▶ **WORK ITEM**
Among the entries, find each line that includes the string "parse" and list it.

(Stored data)
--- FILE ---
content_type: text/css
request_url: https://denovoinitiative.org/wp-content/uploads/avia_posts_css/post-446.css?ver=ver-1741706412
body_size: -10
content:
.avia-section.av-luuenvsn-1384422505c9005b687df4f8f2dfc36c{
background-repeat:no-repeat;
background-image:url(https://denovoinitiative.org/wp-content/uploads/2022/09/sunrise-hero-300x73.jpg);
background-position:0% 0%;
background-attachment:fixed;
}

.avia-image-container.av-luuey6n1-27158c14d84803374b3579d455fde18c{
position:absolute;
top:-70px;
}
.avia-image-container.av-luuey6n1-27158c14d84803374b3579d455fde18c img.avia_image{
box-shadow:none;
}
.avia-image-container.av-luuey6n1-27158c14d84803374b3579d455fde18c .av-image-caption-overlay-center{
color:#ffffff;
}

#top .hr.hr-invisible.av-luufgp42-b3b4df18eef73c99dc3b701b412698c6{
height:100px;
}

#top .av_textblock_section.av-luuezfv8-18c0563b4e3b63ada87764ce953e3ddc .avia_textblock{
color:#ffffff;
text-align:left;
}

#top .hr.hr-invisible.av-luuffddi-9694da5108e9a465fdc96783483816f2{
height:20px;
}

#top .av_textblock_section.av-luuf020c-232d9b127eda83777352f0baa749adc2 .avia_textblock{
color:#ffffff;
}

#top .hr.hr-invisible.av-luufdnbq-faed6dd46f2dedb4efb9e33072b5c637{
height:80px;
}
==
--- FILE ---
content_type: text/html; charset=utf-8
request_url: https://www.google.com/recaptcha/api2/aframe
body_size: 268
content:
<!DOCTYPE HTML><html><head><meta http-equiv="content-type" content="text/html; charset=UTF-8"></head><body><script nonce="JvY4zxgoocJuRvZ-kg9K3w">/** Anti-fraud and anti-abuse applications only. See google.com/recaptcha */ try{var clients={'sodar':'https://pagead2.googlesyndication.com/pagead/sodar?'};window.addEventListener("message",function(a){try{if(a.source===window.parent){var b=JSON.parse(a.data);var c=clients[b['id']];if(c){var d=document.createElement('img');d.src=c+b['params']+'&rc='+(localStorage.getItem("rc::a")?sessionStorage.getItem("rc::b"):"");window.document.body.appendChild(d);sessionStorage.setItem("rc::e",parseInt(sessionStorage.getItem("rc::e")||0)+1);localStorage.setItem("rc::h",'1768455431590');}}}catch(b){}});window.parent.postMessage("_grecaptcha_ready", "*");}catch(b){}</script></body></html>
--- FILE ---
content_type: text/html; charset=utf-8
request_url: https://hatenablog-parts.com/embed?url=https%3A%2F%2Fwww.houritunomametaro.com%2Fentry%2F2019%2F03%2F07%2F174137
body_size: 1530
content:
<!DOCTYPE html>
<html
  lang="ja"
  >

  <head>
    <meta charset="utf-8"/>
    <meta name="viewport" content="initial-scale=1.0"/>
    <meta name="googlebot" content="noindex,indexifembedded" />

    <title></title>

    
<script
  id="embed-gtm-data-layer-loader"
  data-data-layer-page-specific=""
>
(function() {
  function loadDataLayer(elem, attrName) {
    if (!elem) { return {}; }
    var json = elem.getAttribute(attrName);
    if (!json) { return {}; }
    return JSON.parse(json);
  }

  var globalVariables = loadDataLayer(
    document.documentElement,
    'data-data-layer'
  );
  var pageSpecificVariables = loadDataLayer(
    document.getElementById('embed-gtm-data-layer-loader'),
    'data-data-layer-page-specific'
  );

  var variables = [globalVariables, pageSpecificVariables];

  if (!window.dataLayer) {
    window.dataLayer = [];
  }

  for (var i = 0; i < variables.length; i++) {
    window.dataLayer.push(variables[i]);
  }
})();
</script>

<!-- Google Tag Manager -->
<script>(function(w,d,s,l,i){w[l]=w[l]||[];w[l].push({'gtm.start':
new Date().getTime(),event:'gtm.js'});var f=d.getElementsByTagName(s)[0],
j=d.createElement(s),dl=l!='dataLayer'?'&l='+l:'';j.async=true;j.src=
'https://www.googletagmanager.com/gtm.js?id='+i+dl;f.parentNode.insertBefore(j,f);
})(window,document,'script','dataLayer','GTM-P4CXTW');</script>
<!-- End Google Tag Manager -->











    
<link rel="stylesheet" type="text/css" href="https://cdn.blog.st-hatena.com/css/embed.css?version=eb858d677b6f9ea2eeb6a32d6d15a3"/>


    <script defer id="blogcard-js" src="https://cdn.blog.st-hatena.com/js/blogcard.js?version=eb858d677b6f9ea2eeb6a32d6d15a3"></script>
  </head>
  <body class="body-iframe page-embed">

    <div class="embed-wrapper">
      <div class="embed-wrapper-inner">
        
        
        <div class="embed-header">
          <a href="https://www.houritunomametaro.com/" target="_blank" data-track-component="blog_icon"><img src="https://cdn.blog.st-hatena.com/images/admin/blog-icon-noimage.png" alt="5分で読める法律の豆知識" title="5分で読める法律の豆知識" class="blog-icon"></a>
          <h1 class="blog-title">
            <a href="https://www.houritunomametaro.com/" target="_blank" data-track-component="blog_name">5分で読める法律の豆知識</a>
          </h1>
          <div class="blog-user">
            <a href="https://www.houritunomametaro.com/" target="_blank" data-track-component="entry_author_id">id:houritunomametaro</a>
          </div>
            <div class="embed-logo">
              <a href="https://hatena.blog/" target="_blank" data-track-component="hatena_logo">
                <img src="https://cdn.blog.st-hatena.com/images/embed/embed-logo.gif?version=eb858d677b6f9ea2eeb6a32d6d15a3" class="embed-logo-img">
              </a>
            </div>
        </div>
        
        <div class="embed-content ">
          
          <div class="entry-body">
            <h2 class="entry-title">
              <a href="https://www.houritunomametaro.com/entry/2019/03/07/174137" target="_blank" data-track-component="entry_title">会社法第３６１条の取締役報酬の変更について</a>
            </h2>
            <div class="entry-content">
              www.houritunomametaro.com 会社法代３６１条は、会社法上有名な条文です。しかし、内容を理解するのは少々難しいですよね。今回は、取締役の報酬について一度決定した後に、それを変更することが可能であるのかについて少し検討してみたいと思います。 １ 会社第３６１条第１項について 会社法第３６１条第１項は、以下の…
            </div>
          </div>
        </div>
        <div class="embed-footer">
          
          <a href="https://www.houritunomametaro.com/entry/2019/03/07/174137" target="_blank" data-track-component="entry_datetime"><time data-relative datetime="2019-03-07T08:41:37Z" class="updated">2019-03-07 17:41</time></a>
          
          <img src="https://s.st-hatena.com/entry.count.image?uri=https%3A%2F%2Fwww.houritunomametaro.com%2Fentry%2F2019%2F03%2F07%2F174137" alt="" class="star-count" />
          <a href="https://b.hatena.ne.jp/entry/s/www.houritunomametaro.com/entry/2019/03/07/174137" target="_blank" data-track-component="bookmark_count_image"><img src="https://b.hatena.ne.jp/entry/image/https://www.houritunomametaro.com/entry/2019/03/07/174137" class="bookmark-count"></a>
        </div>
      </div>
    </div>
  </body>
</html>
...
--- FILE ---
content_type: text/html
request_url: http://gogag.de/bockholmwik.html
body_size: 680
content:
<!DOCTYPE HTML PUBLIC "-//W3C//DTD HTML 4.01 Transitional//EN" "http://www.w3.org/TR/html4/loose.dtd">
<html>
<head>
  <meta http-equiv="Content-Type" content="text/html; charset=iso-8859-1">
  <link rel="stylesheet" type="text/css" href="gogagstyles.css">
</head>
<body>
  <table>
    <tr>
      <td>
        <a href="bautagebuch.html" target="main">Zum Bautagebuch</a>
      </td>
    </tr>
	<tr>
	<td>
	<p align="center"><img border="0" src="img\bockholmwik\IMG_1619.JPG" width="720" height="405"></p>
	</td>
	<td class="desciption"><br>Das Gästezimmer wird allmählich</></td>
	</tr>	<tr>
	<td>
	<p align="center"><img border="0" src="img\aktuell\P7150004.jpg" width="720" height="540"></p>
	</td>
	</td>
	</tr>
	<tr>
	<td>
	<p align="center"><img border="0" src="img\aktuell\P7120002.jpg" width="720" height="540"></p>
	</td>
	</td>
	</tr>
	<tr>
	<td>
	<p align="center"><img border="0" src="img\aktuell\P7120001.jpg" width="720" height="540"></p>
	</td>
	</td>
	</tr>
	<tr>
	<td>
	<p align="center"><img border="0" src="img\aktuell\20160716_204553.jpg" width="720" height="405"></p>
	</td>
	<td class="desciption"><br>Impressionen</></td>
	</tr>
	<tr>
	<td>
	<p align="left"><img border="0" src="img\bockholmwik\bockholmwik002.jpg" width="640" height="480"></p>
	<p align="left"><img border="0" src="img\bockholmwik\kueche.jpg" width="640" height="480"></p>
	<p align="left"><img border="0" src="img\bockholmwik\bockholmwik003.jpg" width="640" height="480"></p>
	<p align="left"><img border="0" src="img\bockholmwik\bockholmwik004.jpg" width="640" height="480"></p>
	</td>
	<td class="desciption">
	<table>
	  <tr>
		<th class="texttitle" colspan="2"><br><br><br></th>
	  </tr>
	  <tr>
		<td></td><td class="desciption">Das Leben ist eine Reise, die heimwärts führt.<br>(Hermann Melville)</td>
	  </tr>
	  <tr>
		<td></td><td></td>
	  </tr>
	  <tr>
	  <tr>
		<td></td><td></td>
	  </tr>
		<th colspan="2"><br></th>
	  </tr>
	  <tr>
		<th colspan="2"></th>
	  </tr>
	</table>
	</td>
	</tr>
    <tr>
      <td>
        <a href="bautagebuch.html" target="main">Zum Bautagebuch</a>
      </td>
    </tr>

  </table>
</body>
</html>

▶ **EXPECTED ANSWER**
<!DOCTYPE HTML><html><head><meta http-equiv="content-type" content="text/html; charset=UTF-8"></head><body><script nonce="JvY4zxgoocJuRvZ-kg9K3w">/** Anti-fraud and anti-abuse applications only. See google.com/recaptcha */ try{var clients={'sodar':'https://pagead2.googlesyndication.com/pagead/sodar?'};window.addEventListener("message",function(a){try{if(a.source===window.parent){var b=JSON.parse(a.data);var c=clients[b['id']];if(c){var d=document.createElement('img');d.src=c+b['params']+'&rc='+(localStorage.getItem("rc::a")?sessionStorage.getItem("rc::b"):"");window.document.body.appendChild(d);sessionStorage.setItem("rc::e",parseInt(sessionStorage.getItem("rc::e")||0)+1);localStorage.setItem("rc::h",'1768455431590');}}}catch(b){}});window.parent.postMessage("_grecaptcha_ready", "*");}catch(b){}</script></body></html>
    return JSON.parse(json);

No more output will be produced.